Everyone is aware that this next week brings the annual event of Halloween, a holiday second only to Christmas in popularity and the merchandising.  But alongside this day comes a lesser known celebration, especially for the year 2017.  Of course, I am speaking about the 500 year anniversary of the Protestant Reformation — specifically the posting of Martin Luther’s 95 points of protest against practices of the Catholic Church on the doors of the church in Wittenburg, Germany.  His intent, along with the many reformers who preceded him, was not to break from Catholicism, but purge it of its misuse of immense wealth and power.  Chief among Luther’s complaints was the sale of indulgences, which were an ecclesiastical way of buying a place in heaven for yourself or another.  


This simple act of Luther ignited a spark that coalesced into a fire that burned throughout Europe for centuries.  It assisted in the creation of nations.  It toppled monarchies.  It set the stage for democracy — the ownership of personal property — and many other socio-political-economic changes — changes that eventually found their way to America and we benefit from, as well as struggle with, today.


My point?  This period changed the world forever.  The theological discussions and debates of the time altered how we viewed the interchange between religion and science.  It raised the question of every individual’s welfare and toward that, the responsibilities and obligations of the state and its leaders.  Who had authority over whom, and where in it we find faithful and common ground.  A concern not limited to the practices of the church, but also their implications for society at-large.  One such debate we still wrestle with is to find a balance between the rights of the individual with the overall welfare of everyone.  Underlying all of which is, Who decides these things are from where are such values derived?  Every individual?  Leaders?  The Church?  God?  In so many ways, the revolution in thought and life started by these Reformer 500 years ago, rages on!

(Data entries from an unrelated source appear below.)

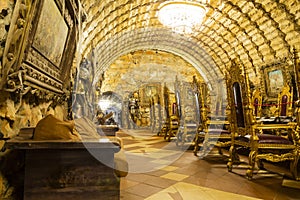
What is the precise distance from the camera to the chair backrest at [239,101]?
2643mm

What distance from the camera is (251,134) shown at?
2549 mm

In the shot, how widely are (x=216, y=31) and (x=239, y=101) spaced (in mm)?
5947

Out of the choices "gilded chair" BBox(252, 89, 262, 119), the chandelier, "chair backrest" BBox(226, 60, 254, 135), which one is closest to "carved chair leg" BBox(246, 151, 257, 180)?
"chair backrest" BBox(226, 60, 254, 135)

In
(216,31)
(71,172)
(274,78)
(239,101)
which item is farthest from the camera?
(216,31)

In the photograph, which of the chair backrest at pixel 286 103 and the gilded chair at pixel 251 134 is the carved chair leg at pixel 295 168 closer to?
the gilded chair at pixel 251 134

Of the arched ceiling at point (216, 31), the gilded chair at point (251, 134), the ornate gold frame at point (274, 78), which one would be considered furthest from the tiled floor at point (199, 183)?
the ornate gold frame at point (274, 78)

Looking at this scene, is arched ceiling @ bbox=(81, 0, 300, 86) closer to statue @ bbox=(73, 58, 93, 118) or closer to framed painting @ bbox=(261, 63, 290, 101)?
framed painting @ bbox=(261, 63, 290, 101)

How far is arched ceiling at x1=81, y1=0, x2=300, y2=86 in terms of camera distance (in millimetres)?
5579

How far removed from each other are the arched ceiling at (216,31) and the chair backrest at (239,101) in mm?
2690

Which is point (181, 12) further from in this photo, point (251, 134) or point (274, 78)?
point (251, 134)

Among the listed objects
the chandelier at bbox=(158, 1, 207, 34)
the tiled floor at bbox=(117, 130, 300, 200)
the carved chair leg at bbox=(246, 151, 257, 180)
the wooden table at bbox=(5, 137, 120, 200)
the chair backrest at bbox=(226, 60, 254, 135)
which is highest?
the chandelier at bbox=(158, 1, 207, 34)

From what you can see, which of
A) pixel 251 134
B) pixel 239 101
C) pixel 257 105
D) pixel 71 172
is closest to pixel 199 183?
pixel 251 134

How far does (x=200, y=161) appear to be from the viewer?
3.38 metres

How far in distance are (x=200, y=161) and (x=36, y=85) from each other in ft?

I thoroughly enjoyed our four week study on this subject over the past month.  I had not reviewed much about this church history since my seminary days.  But am glad that I did, as it reminded me of how needed the voice of the church still is for our world today.  Many didn’t like what Luther had to say, it was not merely challenging, but threatening.  Many died for the ideals Luther, along with the expanding number of Reformers sought to implement for the society of their day — not just the church?


It is my hope and challenge that as Christians we can continue in this rich tradition of debate and dialogue that seeks to better the well-being all today.  Not seeking victory over, but discussion with those in and out of our tradition who also seek to sincerely work for the good of all, even as we recognize that we may come from varied traditions and understandings of scripture.  It is my prayer, that the seeds of a Reformation planted 500 years ago, be more than a memory, but a also an inspiration for the Church today.  Such faithful action wasn’t easy then and it most certainly won’t be easy today.  


May we have the courage, as a faith community, that is willing to continue asking the hard questions, not for selfish gain or power, but in order to work toward shared solutions, through a sincere sharing of our faith.